Calixto Bieitos „Carmen“ wurde seit 1999 auf 29 Bühnen weltweit gezeigt, Barrie Kosky inszenierte „Macbeth“ ursprünglich für Zürich. Beide Regisseure kehren danach mit neuen Arbeiten zurück: Bieito wird 21/22 „Tristan und Isolde“ erarbeiten, Kosky startet mit dem „Don Giovanni“ eine neue Da-Ponte-Trilogie. Die nun nach Wien geholten Produktionen gastieren nicht, sie werden für die hiesigen Bedingungen adaptiert, neu einstudiert und gehen ins Repertoire über. In den weiteren Spielzeiten soll es dann verstärkt Eigenproduktionen geben.

Bogdan Rosic
APA/Georg Hochmuth
Zehn Opernpremieren plant der neue Operndirektor Bogdan Roscic in der ersten Spielzeit 2020/21

Erste große Eigenproduktion Henze gewidmet

Die erste neue Eigenproduktion soll am 13. Dezember Premiere haben und Hans Werner Henze gewidmet sein. „Das verratene Meer“ ist eine Erstaufführung am Ring, Jossi Wieler und Sergio Morabito inszenieren, Simone Young dirigiert, und mit Vera-Lotte Boecker wird ein Neuzugang im Solistenensemble in der Hauptrolle vorgestellt.
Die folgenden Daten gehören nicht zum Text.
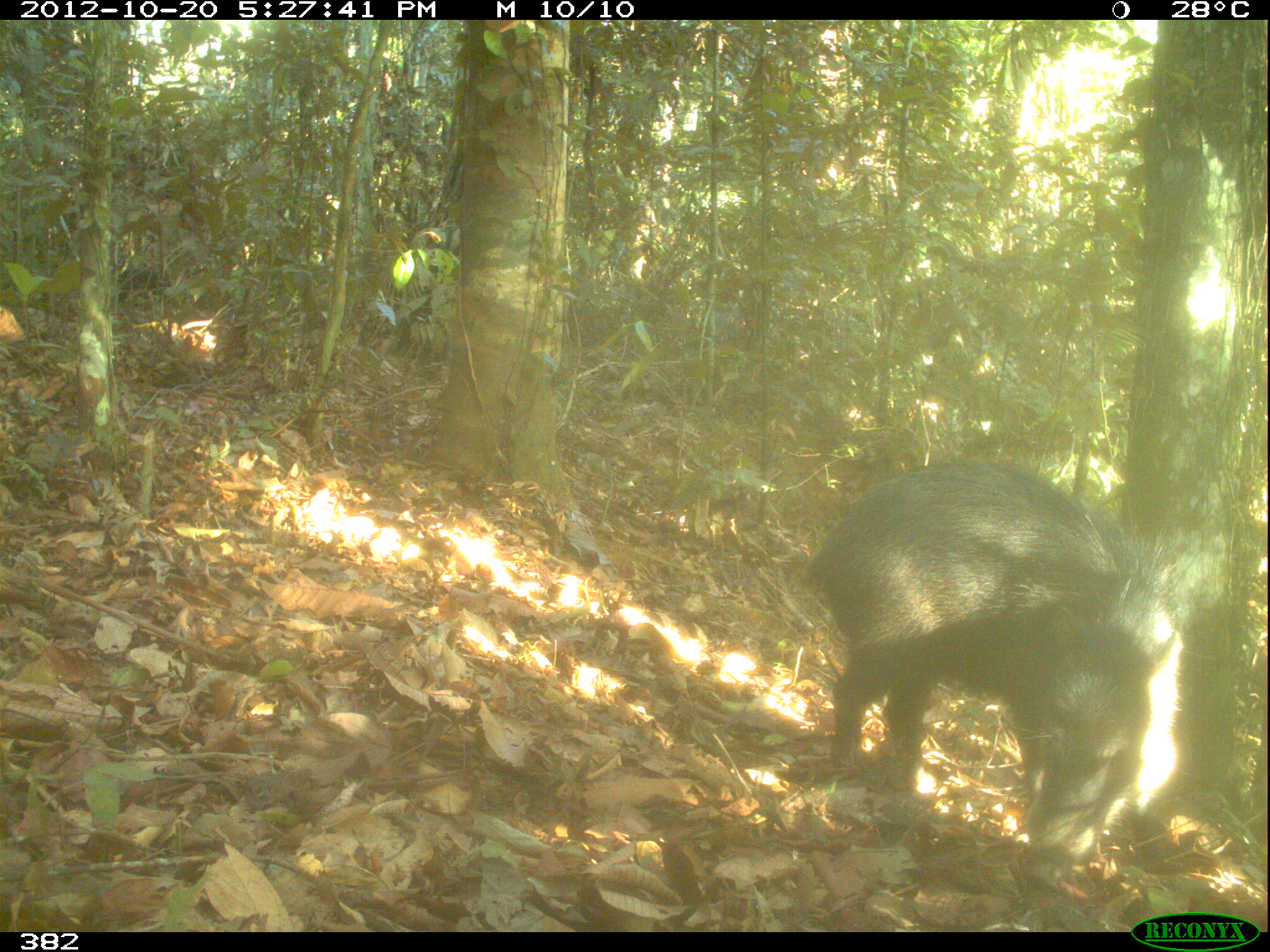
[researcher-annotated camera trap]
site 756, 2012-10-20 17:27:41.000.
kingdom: Animalia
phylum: Chordata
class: Mammalia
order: Artiodactyla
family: Tayassuidae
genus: Tayassu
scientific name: Tayassu pecari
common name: white-lipped peccary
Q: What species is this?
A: Tayassu pecari (white-lipped peccary).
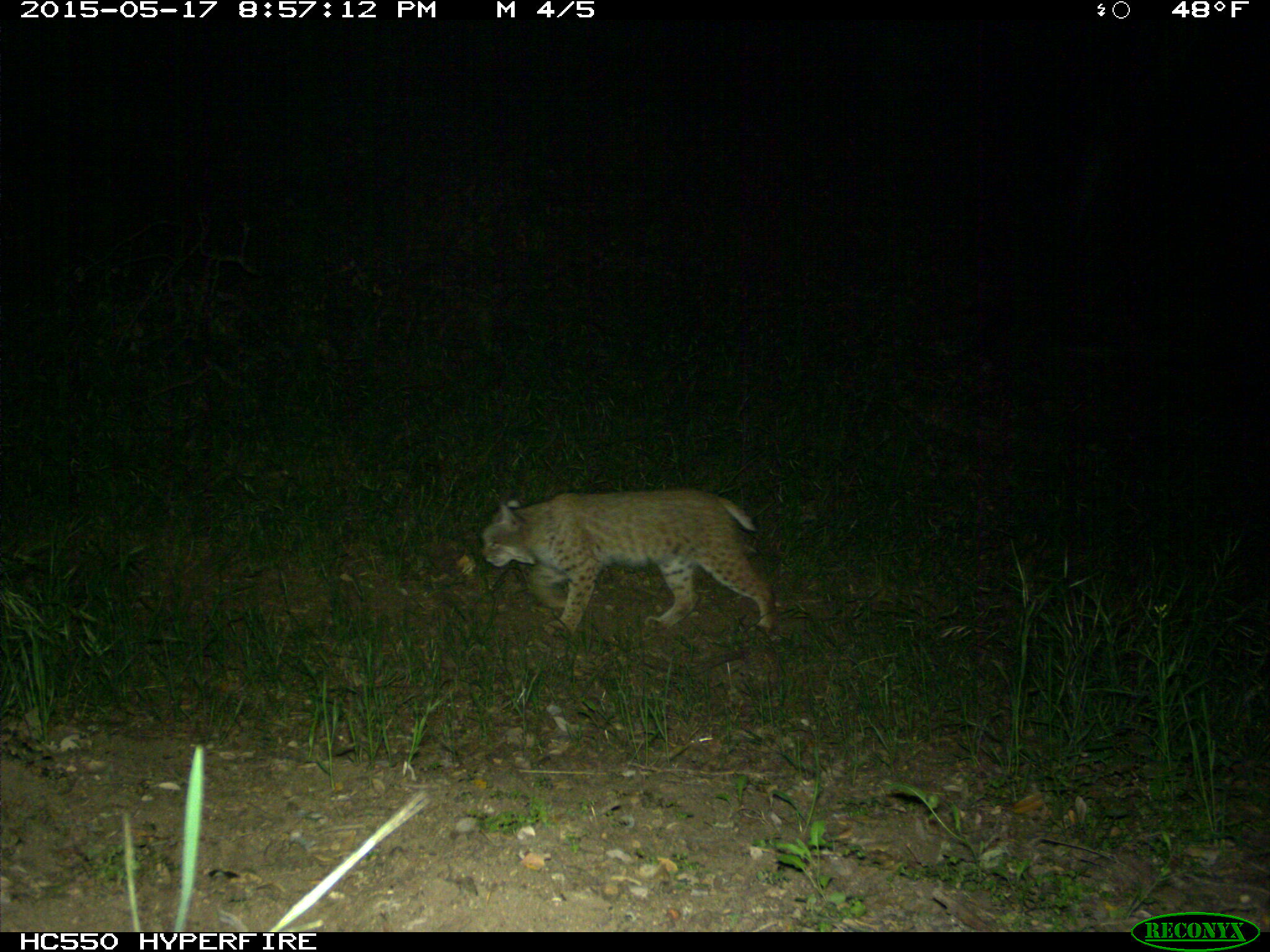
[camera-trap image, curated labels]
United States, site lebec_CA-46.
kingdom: Animalia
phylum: Chordata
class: Mammalia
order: Carnivora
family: Felidae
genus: Lynx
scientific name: Lynx rufus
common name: bobcat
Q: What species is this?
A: Lynx rufus (bobcat).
Die zweite großen Eigenproduktion ist ein neuer „Parsifal“: Unter der musikalischen Leitung von Generalmusikdirektor Philippe Jordan singen Jonas Kaufmann und Elina Garanca, die ihr weltweites Debüt als Kundry gibt, Regie führt Kirill Serebrennikow, der Russland aktuell nicht verlassen darf.

„La Traviata“ mit Pretty Yende als Violetta ist als Koproduktion mit der Pariser Oper die erste Arbeit von Simon Stone am Haus, in der nächsten Saison folgt sein „Wozzeck“. „Faust“ in der Regie von Frank Castorf ist eine Koproduktion mit der Stuttgarter Oper, „L’incoronazione di Poppea“ hat als Koproduktion in der Regie von Jan Lauwers in Salzburg bereits 2018 Premiere gehabt. In Wien wird der Concentus Musicus im Orchestergraben spielen und so die unter Dominique Meyer begonnene Tradition barocker Werke mit Gastorchestern fortsetzen.

Zu den hervorstechenden Wiederaufnahmen zählen „Elektra“ in der zwischenzeitlich eigentlich abgelösten Inszenierung von Harry Kupfer und mit der Rückkehr von Franz Welser-Möst ans Dirigentenpult, die französische Urfassung von „Don Carlos“ mit Ildar Abdrazakov und Jonas Kaufmann und „Le Nozze“ in der ebenfalls zwischenzeitlich abgelösten Inszenierung von Jean-Pierre Ponnelle. Otto Schenks „Rosenkavalier“ wird musikalisch neu einstudiert.

Neustart für Ballett

Einen Neustart bedeutet die neue Direktion auch für das Ballett der Staats- sowie der Volksoper, das mit Martin Schläpfer nunmehr nicht nur einen neuen Direktor, sondern auch einen Chefchoreografen erhält. Dementsprechend viele Kreationen Schläpfers stehen auch auf dem Saisonprogramm. Im großen Haus stellt er sich mit einer Uraufführung vor: „4“ zur vierten Symphonie Gustav Mahlers bringt sämtliche Tänzerinnen und Tänzer der Compagnie in einer Arbeit zusammen.

Aber auch das Prinzip dreiteiliger Abende behält Schläpfer mitunter bei, etwa bei „Tänze Bilder Sinfonien“, wo Arbeiten von Balanchine und Ratmansky neben der Uraufführung seiner eigenen Kreation zu Schostakowitschs Fünfter stehen.